"The 50/60 Hz problems you can have also with well grounded battery driven theremins. The reason: Over the pitch antenna and the high inductance serial coils one get up to some hundred of millivolts from electrical environment fog in houses. Fortunately this voltage is almost short circuited over the second resonance coil to ground. But not completely!"
The Phoenix uses a large (compared to the tank) coil to ground, something I thought of a while back but don't believe I mentioned here on TW. I ruled it out for the D-Lev because the coil has to be significantly larger than the series tank coil to not impart significant phase shift, I can deal with hum in software, and the hum imparts some dither to the input, which is kind of a good thing.
In my experiments I've found that a high value resistor from antenna to ground lowers hum/noise significantly without hurting the voltage swing too much. It forms an RC lowpass filter with the intrinsic C of the antenna & hand. So if you use 470k and have a 10pF antenna, you get -3dB at 34kHz, which at least kills some of the super higher harmonics and other environmental noise?
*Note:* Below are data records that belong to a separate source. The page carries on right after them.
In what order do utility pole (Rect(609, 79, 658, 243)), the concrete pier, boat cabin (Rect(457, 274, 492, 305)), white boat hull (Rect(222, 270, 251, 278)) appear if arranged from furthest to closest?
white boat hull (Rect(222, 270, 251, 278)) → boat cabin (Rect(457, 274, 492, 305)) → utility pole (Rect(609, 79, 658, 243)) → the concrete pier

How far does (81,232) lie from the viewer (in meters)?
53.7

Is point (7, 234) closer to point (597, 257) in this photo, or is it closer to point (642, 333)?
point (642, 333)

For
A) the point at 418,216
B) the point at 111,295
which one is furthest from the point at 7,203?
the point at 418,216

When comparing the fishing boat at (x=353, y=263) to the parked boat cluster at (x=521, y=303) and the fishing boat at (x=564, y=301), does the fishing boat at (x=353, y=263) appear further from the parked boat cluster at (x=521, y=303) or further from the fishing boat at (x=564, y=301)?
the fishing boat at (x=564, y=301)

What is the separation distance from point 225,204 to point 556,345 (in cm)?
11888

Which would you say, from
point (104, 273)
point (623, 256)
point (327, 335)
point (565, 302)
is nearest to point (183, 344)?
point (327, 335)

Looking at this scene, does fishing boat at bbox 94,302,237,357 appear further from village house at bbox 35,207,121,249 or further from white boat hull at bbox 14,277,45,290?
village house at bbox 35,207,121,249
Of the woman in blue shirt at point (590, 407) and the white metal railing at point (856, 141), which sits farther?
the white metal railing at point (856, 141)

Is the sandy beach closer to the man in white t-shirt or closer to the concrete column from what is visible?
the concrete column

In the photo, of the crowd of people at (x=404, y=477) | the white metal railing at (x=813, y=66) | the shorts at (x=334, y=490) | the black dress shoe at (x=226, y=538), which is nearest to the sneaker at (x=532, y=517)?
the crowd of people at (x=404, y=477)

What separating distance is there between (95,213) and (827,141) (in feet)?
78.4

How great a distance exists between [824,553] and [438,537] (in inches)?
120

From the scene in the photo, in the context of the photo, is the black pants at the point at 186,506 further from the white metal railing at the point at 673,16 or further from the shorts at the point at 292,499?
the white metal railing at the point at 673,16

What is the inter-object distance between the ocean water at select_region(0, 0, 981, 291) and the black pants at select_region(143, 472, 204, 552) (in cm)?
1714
Though it directly hurts Q, so I don't do this on the D-Lev (perhaps it is something I should look into though).
"The result is a modulation of the main signal and all overtones. You get additionally a more or less weakly plus/minus 50 Hz splitting of the main signal and all overtones. That sounds a bit scratchy and not clear especially in the near of zero."
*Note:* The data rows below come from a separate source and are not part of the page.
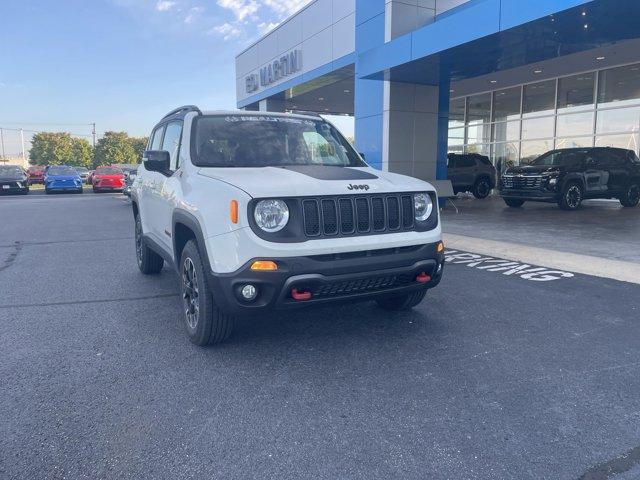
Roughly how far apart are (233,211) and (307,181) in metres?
0.61

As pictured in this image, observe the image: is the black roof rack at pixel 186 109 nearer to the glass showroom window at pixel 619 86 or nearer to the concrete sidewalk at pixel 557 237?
the concrete sidewalk at pixel 557 237

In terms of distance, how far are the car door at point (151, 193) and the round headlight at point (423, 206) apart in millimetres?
2545

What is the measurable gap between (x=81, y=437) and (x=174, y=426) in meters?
0.48

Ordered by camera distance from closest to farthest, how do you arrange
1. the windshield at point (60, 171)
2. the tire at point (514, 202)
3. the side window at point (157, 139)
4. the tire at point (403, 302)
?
the tire at point (403, 302), the side window at point (157, 139), the tire at point (514, 202), the windshield at point (60, 171)

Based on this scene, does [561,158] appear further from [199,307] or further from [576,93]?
[199,307]

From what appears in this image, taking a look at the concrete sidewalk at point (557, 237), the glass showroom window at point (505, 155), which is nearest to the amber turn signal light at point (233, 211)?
the concrete sidewalk at point (557, 237)

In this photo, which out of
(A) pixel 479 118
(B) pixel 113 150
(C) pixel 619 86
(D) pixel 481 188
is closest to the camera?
(C) pixel 619 86

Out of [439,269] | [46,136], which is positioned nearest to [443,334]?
[439,269]

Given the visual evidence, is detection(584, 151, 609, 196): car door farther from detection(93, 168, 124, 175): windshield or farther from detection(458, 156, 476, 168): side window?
detection(93, 168, 124, 175): windshield

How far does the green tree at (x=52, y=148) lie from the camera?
89.1 meters

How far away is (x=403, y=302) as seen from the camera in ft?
15.4

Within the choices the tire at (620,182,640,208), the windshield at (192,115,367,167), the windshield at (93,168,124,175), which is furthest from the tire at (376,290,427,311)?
the windshield at (93,168,124,175)

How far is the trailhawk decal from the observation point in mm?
6324

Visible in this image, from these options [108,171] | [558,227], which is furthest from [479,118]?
[108,171]
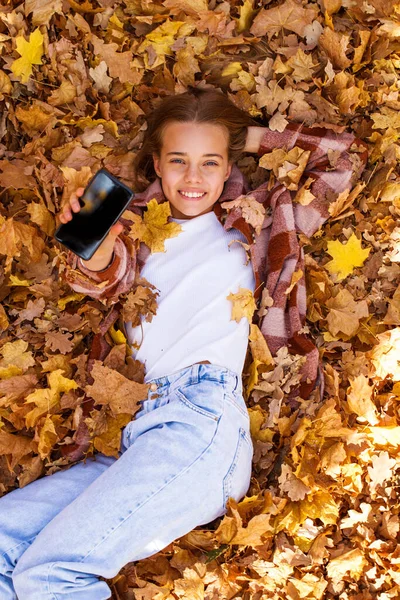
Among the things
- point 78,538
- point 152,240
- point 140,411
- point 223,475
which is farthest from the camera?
point 152,240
I never thought of it from that angle (harmonic modulation) before (another reason to go digital) though I have thought of the influence of the mains hum field on the tank. Mains hum is coupled through the antenna intrinsic C, so adding a series C generally won't reduce it as the intrinsic C is so small. And the effect is FM/PM on the tank frequency. It acts like a hand waving near the antenna at 50/60Hz.